Montag, Februar 22, 2010

Vom Scheitern

Das Scheitern, das Versagen übt auf mich eine sehr starke Faszination aus. Ja, ich bin geradezu begeistert von der Art und Weise wie es uns unserer inneren und äußeren Grenzen ermahnt. Belanglos aber scheint mir diese Form des Scheiterns, die uns durch Sozialisation mitgegeben wird. Die Vokabel "gescheiterte Existenz", die letztlich nur die Inkompatibilität eines Individuums mit den Gesetzen und Regeln einer leistungsorientierten, kapitalistischen Gesellschaft meint, rückt das echte Scheitern und das Versagen in eine zwielichtige Ecke. Das Scheitern verkommt von "aus tiefstem Herzen, aus tiefster Seele gewollt, aber nicht erreicht" zu "nicht genug gewollt", "nicht genug Mühe gegeben".

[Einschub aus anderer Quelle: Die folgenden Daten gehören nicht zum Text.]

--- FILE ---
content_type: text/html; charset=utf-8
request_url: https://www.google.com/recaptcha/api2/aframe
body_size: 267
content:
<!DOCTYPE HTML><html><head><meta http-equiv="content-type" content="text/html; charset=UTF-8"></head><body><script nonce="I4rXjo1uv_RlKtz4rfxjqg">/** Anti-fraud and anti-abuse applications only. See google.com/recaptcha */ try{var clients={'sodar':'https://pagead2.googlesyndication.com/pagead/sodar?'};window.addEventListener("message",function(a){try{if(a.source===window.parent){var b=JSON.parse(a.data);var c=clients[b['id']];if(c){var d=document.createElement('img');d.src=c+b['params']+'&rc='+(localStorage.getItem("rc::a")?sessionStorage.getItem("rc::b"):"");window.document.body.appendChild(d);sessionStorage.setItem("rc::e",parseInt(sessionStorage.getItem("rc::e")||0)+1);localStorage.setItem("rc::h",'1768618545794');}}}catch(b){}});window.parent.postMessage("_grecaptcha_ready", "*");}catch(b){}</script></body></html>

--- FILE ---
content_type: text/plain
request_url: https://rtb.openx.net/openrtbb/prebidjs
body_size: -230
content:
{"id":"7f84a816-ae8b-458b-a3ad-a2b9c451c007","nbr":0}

Trial and Error und zyklische Entwicklung weichen der Gigalomanie: Wachstum, Wachstum! - Herbst und Winter werden wegrationalisiert. Aber da war er doch: der Winter, über den sich die ganze Nation ausweint. Und das inmitten der globalen Erwärmung. Die Polkappen schmelzen und auf der Elbe geht man spazieren. Die Natur kann man nicht verarschen, Menschen schon. Was widerrum zeigt, wie weit wir uns scheinbar von unserer eigenen Natur entfernt haben.

Der "Leistungsträger" als Prototyp der neuen Herrenrasse. Jung, dynamisch und facegeliftet. Der Prophet eines misantropischen sich selbst zerstörenden Systems. Mir schleierhaft, wer folgende Frage mit einem klaren "Ja" beantwortet: "Will ich wirklich SO leben?". Selbst diese Frage krankt schon an meiner eigenen Internalisation. "Wollen WIR wirklich SO leben?" müsste sie eigentlich lauten und dass zunächst die erste Formulierung in den Kopf kommt, zeigt schon wie tief sich das Schweinesystem im eigenen Hirn manifestiert hat.

Ein Leben, eine echte Existenz zu skizzieren, die zumindest im Ansatz auf Alternativen hinweist, dies soll unsere und in zweiter Linie auch meine Sache sein. Da man kein Haus vom Dach aus bauen kann, werfe ich das Scheitern in die Diskussion. Scheitern und Versagen sollten in ihrer existentiellen Tiefe gelebt und ausgelebt werden. Nicht nur als legitimer, sondern als notwendiger Bestandteil des zyklischen Gesamtprozesses namens "Leben".

Liebe, Frieden und den ganzen Scheiß!